Понимание крестьянской общины как соборного (коллективного) единства, сближение новокрестьян с «левыми эсерами», сочувствие идеям христианского социализма обусловили приятие всеми писателями есенинского круга не только Февральской, но на первых порах и Октябрьской революции, в которой они увидели шествие «за Землю, за Волю, за Хлеб трудовой».
В художественном сознании писателей есенинского круга утопические идеи «новой земли» сопрягаются с христианским учением, революцию они соотносят с евангельскими пророчествами о Втором Пришествии и Преображении. Все новокрестьяне были верующими людьми, большей частью из старообрядческих семей. Веру они сохранили и в годы неистового богоборчества. Их творчество пронизано религиозными чувствами.
В первые пореволюционные годы новокрестьянам была свойственна мифологизация истории, современность проецируется ими на Евангелие, ветхозаветные предания и пророчества. Будущее идеальное мироустройство, «новый Назарет», в их поэтическом мышлении удивительным образом совпадало с преображенной крестьянской Русью, с идеалом «праведной» земли. Ортодоксально-православные мотивы и образы сопрягаются со старообрядческими, сектантскими, прежде всего хлыстовскими представлениями.
С. Есенин пишет 11 «маленьких поэм», 11 глав на тему революционной мистерии, которые О. Воронова называет «русским Евангелием» [9, 11].
Для Клюева 1917 год означал конец кровопролития в мировой войне и начало Воскресения Руси, осуществление мечты «народа-Святогора» о «вольной земле». Он воспевает «праздник великой Коммуны»: «Революцию и Матерь света в песнях возвеличим» («Товарищ»); «мы – кормчие мира, мы – боги и дети, в пурпурный Октябрь повернули рули» («Солнце осьмнадцатого года»); «за Землю, за Волю, за Хлеб трудовой идем мы на битву с врагами» («Красная песня»).
В 1918–1923 годах поэт живет в Вытегре. Он вступает в партию большевиков, печатается в газете «Звезда Вытегры». В статьях «Красный конь», «Красный набат», «Огненная грамота», «Огненное восхищение» и др. раскрывается концепция революции – Преображения, идея «сораспятия Христу». Революционные деяния «рати солнценосцев» осмысливаются как веление Бога: «Им Бог – восприемник, Россия же – мать» («Песнь Солнценосца»). Клюев использует евангельские мотивы, образы, стилистику библейских текстов и апокрифов, сектантских песен. Мифологемы Голгофы, креста, крови, Воскресения, Преображения, красно-золотая, солнечная цветопись определяют движение авторской мысли. Тема «красной» революции как «мировой мистерии» – ключевая в его сборнике «Медный кит» (1919).
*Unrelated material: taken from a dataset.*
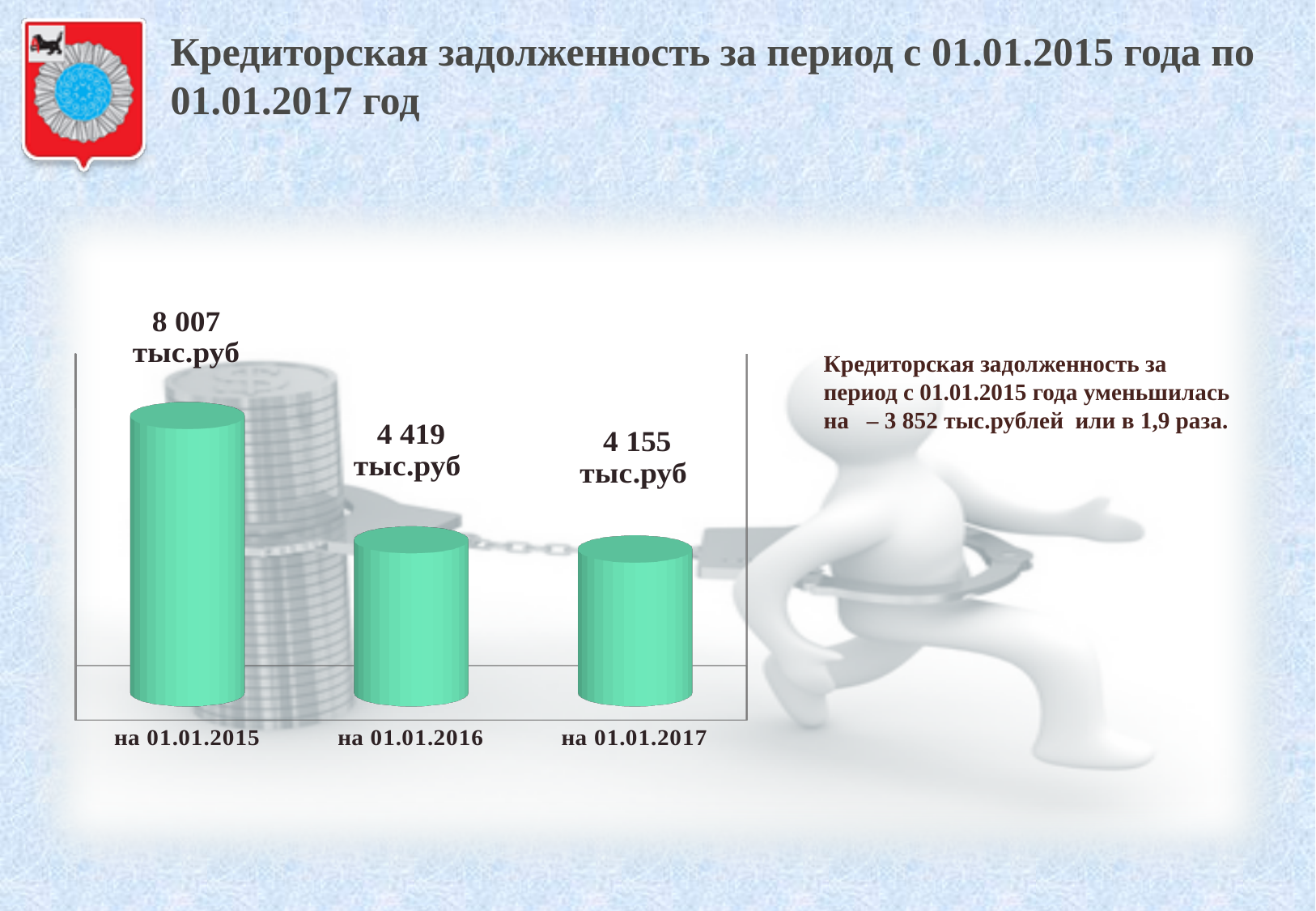
What is the value for на 01.01.2017? 4 155 тыс.руб Which date has the highest value? на 01.01.2015 What is the value for на 01.01.2016? 4 419 тыс.руб What kind of chart is shown on the slide? bar chart What is the difference between the values for на 01.01.2015 and на 01.01.2016? 3 588 тыс.руб Which is larger, the value for на 01.01.2015 or the value for на 01.01.2017? на 01.01.2015 Which date has the lowest value? на 01.01.2017 Do the values rise or fall from на 01.01.2015 to на 01.01.2017? fall How many dates are shown on the chart? 3 What is the difference between the values for на 01.01.2016 and на 01.01.2017? 264 тыс.руб What is the difference between the values for на 01.01.2015 and на 01.01.2017? 3 852 тыс.руб What is the value for на 01.01.2015? 8 007 тыс.руб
Идеал «праведной земли» в поэзии новокрестьян включает крестьянский труд и народный быт. «Сготовить деду круп, помочь развесить сети, /лучину засветить и, слушая пургу, /как в сказке задремать на тридевять столетий, / в Садко оборотясь иль в вещего Вольту», – писал Клюев, подчеркивая единство созидания материальных и духовных ценностей. В стихотворении «Рождество избы» строительство избы изображается как сотворение мира:
Крепкогруд строитель-тайновидец,
Перед ним щепа, как письмена,
Запоет резная пава с крылец,
Брызнет ярь с наличника окна [8, 251].
Еще один важный мотив новокрестьянской поэзии – единство мировой жизни и культуры, характерное, прежде всего, для поэзии Н. Клюева первых лет революции: «над избой взрастут баобабы»; «улыбнутся вигваму чумы»; «покумится Каргополь с Бомбеем»; «и моя сермяжная песня зазвенит чеченской зурной». Такая космическая образность поэта лишь внешне похожа на космизм Пролеткульта, но «интернационализм» Клюева отличается от богоборчества и беспочвенности пролет-культовцев и возникает на основе «всемирной отзывчивости» русской культуры и христианских пасхальных идей: «От Нила до кандального Байкала / Воскреснут все, кто погибли».